This is a movie with so many extraordinary strengths and legendary parts that it is hard to even view it objectively any more. For many years when I was young- many years ago, this was my favorite movie. It had a mythical quality for me.
So let me just sum up what I think are the great and remarkable things that make this movie a must see:
1. Clearly, Marlon Brando. This is rightly considered to be one of the great performances in film history. Of all the brilliant choices he makes in crafting this role, there is one which (as an actor myself) I would like to point out as an illustration of his peerless technique.
The scene is the one in which Terry and Edie are walking along the waterfront in the park, having just met, or rather rediscovered each other for the first time since childhood. At one point Edie drops a glove- a small white dress glove, and Terry picks it up. As he sits on a child's swing, telling her his philosophy of life, he absently pulls the small white glove on his hand.
Whenever I watch this scene I literally shudder with pleasure at this gesture. It unleashes a flood of connotative information- Terry's vulnerability, his background as a boxer, his brutishness against the purity of the white glove. I don't know if this was an improvised or planned moment on Brando's part, but it demonstrates the genius that informed his instincts.
This is a performance that any actor can go to school on.
2. The locations and cinematography. Films are simply not shot entirely on location anymore and it shows. No amount of art direction will ever create a setting as convincing as this real one. Legend has it Kazan wanted the pale, sunken cheeks that filming during a cold New York (actually Hoboken) winter produced. This film is not only a great piece of fiction, but also a significant historical record.

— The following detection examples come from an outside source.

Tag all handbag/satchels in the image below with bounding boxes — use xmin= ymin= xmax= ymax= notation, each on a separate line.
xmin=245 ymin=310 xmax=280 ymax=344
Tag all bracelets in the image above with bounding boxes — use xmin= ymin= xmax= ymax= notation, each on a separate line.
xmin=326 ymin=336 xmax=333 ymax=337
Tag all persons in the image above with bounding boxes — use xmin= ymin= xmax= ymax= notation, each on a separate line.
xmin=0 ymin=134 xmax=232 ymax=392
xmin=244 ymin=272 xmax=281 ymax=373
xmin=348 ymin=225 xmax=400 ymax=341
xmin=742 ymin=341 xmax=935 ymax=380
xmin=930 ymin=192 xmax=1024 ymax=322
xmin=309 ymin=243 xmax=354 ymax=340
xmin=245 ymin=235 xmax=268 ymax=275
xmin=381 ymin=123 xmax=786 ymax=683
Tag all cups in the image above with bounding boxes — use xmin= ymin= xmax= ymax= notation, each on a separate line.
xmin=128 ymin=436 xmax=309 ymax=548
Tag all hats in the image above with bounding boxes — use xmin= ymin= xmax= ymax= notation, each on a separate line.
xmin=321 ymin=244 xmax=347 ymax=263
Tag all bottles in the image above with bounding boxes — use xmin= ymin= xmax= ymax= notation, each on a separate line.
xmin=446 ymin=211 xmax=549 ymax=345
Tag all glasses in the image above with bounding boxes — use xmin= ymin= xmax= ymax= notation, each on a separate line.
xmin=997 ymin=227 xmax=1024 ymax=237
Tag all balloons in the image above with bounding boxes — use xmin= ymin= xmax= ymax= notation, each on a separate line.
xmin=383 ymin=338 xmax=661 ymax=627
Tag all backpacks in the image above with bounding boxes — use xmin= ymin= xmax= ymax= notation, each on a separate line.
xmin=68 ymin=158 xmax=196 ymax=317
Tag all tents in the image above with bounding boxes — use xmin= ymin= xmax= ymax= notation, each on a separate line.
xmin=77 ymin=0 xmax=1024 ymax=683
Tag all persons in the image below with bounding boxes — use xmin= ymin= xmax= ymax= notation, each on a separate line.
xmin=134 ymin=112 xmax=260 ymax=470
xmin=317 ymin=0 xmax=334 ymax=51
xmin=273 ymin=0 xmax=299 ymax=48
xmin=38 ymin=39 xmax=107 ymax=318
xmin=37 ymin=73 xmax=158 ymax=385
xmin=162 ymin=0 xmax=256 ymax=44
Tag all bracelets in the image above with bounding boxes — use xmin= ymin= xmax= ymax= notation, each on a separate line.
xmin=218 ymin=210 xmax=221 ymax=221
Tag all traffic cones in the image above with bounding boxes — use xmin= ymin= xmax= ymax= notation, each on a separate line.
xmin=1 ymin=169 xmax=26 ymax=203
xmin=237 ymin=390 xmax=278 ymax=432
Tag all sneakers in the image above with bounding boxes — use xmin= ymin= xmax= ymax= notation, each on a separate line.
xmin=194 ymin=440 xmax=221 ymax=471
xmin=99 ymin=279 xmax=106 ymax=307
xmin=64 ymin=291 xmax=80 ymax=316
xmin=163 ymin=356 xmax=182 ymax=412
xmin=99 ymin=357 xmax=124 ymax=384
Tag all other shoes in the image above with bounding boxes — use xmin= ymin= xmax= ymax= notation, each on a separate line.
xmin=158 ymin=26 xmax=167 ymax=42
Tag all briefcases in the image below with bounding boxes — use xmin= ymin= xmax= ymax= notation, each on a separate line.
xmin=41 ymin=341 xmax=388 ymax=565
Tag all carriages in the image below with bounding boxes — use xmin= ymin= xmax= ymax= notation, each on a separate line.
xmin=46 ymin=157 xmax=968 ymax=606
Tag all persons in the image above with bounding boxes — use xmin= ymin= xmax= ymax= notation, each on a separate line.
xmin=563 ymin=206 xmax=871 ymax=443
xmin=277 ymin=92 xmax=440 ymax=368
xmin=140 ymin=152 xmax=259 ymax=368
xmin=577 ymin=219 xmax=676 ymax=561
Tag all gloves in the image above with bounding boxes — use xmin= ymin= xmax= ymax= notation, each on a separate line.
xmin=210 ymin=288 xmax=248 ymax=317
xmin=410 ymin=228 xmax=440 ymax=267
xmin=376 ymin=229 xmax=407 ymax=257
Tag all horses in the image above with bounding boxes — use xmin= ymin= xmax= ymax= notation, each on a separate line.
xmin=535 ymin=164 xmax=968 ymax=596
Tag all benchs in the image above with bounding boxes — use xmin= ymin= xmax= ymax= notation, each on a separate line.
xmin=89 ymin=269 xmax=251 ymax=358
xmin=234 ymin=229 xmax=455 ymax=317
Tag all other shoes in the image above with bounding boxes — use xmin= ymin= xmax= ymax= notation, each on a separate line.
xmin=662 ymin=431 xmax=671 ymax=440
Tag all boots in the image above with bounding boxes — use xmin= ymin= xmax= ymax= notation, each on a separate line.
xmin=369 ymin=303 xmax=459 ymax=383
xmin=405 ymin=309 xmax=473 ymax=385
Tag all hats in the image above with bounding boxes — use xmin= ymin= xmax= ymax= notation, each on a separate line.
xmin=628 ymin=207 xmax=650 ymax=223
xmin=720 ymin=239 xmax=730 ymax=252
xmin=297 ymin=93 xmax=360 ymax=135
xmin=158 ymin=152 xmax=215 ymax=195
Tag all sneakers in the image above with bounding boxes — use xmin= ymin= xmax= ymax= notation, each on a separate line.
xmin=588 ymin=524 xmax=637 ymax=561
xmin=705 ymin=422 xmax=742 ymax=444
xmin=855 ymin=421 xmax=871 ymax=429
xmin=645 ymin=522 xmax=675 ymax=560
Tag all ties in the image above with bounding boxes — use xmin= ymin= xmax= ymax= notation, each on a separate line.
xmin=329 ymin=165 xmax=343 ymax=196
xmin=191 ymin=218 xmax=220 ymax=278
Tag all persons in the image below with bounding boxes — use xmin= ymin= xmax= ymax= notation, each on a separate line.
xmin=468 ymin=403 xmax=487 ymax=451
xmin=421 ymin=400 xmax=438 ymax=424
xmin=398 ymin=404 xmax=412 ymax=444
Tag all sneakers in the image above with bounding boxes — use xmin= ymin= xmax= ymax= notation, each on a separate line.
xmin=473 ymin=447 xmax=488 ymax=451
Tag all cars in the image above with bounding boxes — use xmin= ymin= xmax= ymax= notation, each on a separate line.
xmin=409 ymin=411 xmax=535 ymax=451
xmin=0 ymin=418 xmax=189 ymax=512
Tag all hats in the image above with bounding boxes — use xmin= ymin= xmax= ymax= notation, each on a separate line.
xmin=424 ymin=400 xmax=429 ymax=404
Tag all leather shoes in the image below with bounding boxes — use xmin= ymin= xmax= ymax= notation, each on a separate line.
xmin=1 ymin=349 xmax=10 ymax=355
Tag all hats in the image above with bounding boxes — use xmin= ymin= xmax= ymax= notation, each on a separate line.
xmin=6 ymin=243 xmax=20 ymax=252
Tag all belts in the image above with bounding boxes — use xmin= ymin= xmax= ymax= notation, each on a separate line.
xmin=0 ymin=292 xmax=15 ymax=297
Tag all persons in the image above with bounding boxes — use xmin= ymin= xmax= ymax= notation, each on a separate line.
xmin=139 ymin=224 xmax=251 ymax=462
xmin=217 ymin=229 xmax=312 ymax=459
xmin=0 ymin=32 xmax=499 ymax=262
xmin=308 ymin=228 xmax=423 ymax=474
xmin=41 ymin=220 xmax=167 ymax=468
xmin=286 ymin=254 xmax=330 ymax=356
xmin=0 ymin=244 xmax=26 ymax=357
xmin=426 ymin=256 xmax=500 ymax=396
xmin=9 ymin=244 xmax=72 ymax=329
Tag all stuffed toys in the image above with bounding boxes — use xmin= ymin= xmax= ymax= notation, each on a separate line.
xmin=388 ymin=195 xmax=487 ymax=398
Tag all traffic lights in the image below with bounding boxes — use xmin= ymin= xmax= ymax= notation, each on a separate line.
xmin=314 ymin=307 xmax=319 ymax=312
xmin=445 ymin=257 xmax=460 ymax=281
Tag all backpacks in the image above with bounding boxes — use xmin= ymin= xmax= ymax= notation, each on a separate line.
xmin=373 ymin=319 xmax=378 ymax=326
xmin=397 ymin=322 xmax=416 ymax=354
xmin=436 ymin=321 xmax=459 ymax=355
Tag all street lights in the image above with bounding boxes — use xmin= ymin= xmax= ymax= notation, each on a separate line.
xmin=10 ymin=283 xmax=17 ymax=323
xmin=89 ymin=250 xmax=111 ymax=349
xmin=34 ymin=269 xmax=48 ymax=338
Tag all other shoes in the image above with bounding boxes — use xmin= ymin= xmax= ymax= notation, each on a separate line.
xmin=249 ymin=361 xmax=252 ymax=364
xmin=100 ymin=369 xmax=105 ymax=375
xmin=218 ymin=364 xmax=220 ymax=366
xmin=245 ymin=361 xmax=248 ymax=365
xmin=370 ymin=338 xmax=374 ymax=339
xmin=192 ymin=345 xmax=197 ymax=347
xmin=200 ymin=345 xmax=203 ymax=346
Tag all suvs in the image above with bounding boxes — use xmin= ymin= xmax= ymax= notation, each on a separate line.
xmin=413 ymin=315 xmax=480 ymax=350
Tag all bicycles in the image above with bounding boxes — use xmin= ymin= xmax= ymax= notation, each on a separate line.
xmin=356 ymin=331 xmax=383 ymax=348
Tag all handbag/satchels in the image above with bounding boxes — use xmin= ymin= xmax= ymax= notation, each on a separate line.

3. The score by Leonard Bernstein. Others may find this a little much, but I think its some of the great music composed for the movies by a great composer. I particularly think of the moment when (spoiler) as Terry is being called for Charlie and at the last minute he and Edie narrowly escape a truck, the truck passes to reveal Charlie's body. The score resolves from a pounding tension to a lyrical passage. A composer might be able to illuminate what he does here with the chord change- I can't, but it is very powerful, and very moving.
4. The scene. For me the great pivotal scene only begins with the classic taxi cab scene- it doesn't end there. In one uninterrupted dramatic build we cut from the cab being driven into the back of a truck to Terry pounding on Edie's door. This is an almost equally famous scene as he breaks open the door, smashing the jamb, she fights him off and they finally collapse in an embrace, wedged in the tiny hallway of the apartment. There is the most momentary release of tension, and then we hear them calling Terry, telling him that Charlie wants to see him, and we are in the alley with the truck bearing down on them. This is all one long build from the cab, reinforced musically, and climaxes with the discovery of Charlie, hanging by a meat hook. The emotional complexity that Brando brings to this moment, as he gently lowers him, is heart-rending.
Obviously, I could go on about the entire film, which I think has the same level of texture, detail, and emotional complexity in every scene. The cast is uniformly brilliant as is the direction. A masterpiece.